- YOUR OBJECTIVE
Copy the lines between the one containing "Isotoner Chaussettes d'intérieur homme-3" and the one containing "画像1: Marshall　Origin Series ORIGIN50H (1)", inclusive, swapping "Shareholding" for "Ownership" and changing nothing else.

- TASK INPUT

---

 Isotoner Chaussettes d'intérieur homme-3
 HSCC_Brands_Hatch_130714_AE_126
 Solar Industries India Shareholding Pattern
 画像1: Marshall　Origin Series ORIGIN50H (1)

---

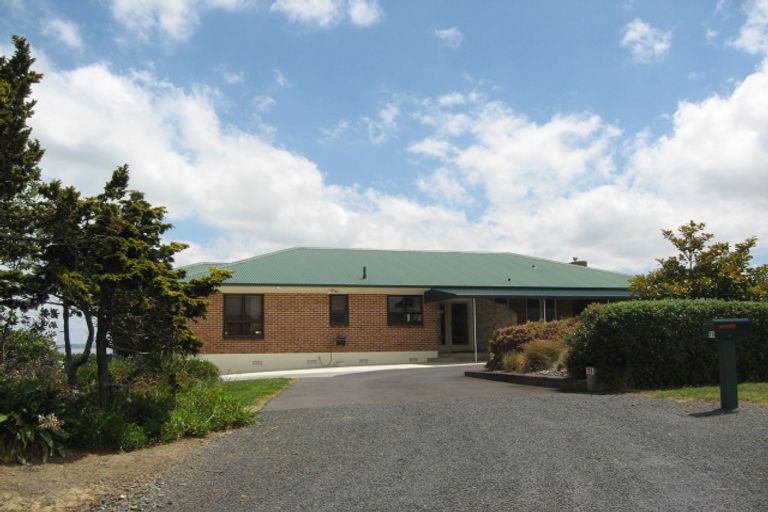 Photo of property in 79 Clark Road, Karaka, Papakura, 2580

---

- RESPONSE TO THE TASK
 Isotoner Chaussettes d'intérieur homme-3
 HSCC_Brands_Hatch_130714_AE_126
 Solar Industries India Ownership Pattern
 画像1: Marshall　Origin Series ORIGIN50H (1)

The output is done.